Reading passage Block Start

By 3 March 2021 | Categories: Thought Leadership



Cybersecurity is no longer a phantom menace but a mainstream business issue. As the pandemic accelerates digital transformation everywhere, James Hennah, Director: Security for BT Asia, Middle East and Africa, says it’s the CISO who will be expected to step forward to provide essential leadership.

BT Security recently conducted its largest ever survey of business leaders, employees and consumers around the world to get their perspectives on cybersecurity. The researched showed that cybersecurity – and user perceptions thereof – will determine the success of digital businesses everywhere.

While there’s a general belief that organisations are operating securely, cybersecurity breaches are still an everyday occurrence. 76% of business leaders rate their organisation as excellent or good for protecting from cybersecurity threats, yet 84% say their organisation has suffered from data theft or loss, or had a network security incident, in the last 2-years. Why? Because too little attention is paid to basic cybersecurity measures.

  • 45% of people have had a security incident at work (such as losing a laptop) and not reported it.
  • 50% think intellectual property and data are lost when colleagues leave.
  • 15% of executives and employees have given their work log-in and password to others.
  • Nearly 20% of business leaders have lost a smartphone they use for work (and more than a few of them didn’t tell anyone).

Consumer behaviour doesn’t help, either. People knowingly take risks online even though they understand the dangers. Although they worry about losing data or being hacked, one third still neglect basic hygiene such as updating software, clearing cookies and routinely resetting passwords. And how your customers behave day-to-day has huge implications for the viability of your digital products and services. The upside is that there is a real opportunity to make security a differentiator. Consumers value companies they perceive as more secure, and 64% say they would recommend a large organisation that they think makes a big effort to keep their data secure. But only 16% of consumers strongly agree they trust large organisations to protect their personal data.

Happily, there’s little resistance to greater security measures. Attitudes are maturing; people understand the scale of the problem. They recognise that more technology can help keep them safe, with two thirds of consumers now saying security is more important than convenience. There’s clearly a business case for investing in security measures and behaviours that enhance the employee and customer experience.

Human nature stays at the heart of cybersecurity issues

Human nature is part of the problem – and part of the solution. The fact remains that if you’re only focused on technology, then you’re missing the critical bit that is human behaviour. The easiest way to infiltrate any organisation is through someone who works there. And unfortunately:

  • Employees don’t admit to mistakes. Nearly half of employees say they personally have had a security incident and not declared it.

Reading passage Block End
Recorded information Block Start

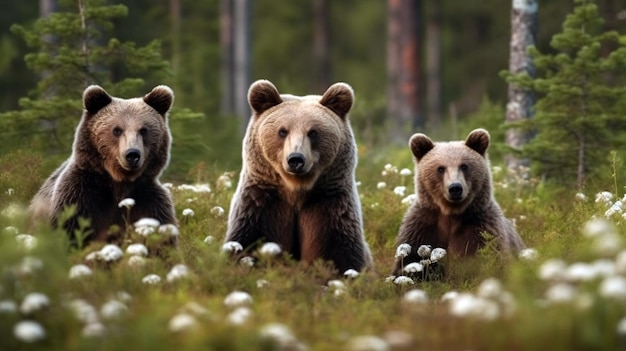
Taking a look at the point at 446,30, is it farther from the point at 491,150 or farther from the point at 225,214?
the point at 225,214

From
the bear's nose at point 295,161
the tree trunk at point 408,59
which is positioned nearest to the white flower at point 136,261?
the bear's nose at point 295,161

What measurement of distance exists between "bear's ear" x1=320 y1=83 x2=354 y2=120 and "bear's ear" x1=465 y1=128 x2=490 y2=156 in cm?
121

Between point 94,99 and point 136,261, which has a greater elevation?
point 94,99

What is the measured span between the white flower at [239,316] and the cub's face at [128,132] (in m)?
2.54

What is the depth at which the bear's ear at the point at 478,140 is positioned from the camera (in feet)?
29.1

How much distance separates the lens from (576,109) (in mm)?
11406

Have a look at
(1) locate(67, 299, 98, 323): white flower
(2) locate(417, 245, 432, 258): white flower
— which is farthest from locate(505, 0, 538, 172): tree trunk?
(1) locate(67, 299, 98, 323): white flower

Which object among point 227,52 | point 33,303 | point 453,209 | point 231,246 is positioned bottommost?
point 227,52

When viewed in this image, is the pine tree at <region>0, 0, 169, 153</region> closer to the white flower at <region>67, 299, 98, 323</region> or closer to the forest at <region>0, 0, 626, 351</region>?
the forest at <region>0, 0, 626, 351</region>

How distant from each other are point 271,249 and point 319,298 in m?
0.62

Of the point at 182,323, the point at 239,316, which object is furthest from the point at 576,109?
the point at 182,323

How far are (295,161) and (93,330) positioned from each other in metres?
3.05

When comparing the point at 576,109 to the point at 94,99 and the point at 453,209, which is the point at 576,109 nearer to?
the point at 453,209

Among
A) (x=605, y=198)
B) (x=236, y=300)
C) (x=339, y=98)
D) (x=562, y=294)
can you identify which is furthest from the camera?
(x=605, y=198)
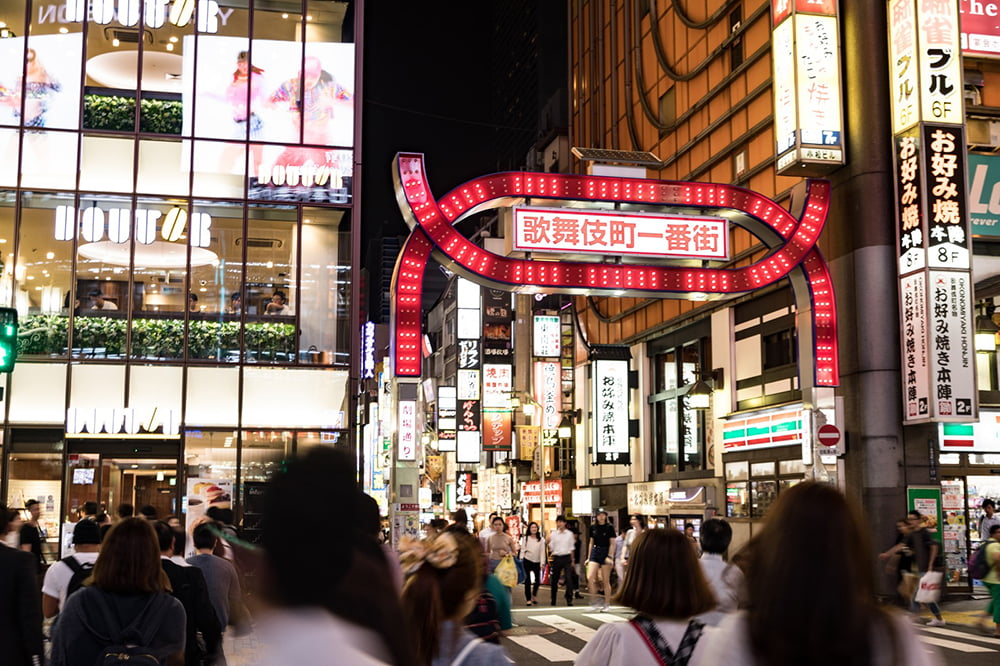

Recorded information Block End

Please pick up the article on BT Security's cybersecurity survey after its last sentence and carry it on. The records play no part in the task.

Response for this exercise
  • Only one in three are 100% aware of the policies and procedures they should take to protect the security of their organisation’s data and less than half say they have definitely received training on data security.
  • There’s a lack of confidence in training for new employees, and that steps are taken to protect data when people leave the company.

We need to super-charge the human firewall. This requires (a) providing education and coaching in how to behave safely online, (b) helping employees appreciate the impact a breach would have on the organisation and brand and (c) creating a culture in which it’s OK to speak up and admit mistakes.

CISOs have historically kept a low profile. Less than half of employees can name their company’s CISO. Yet without the CISO’s expertise and leadership, enterprises will struggle to achieve their digital transformation ambitions. Boardrooms now recognise that cybersecurity is their top priority – and second only to the pandemic. They require CISOs to take a lead, to drive cybersecurity performance as a competitive advantage and help the enterprise take advantage of every digital opportunity.

As cybersecurity is the cornerstone of all business, CISOs must be influential in strategic decision making. And they must be given the time and mental space to do that. Consider appointing an experienced security partner who can take over day-to-day security operations, including those essential basics. Relieving CISOs of immediate responsibility for commonplace tasks and incidents will give them the time and energy they need to raise their profile and focus on strategic business outcomes. Cybersecurity is everyone’s responsibility. It’s easy to say. Much harder to do. And it’s time for CISOs to take centre stage.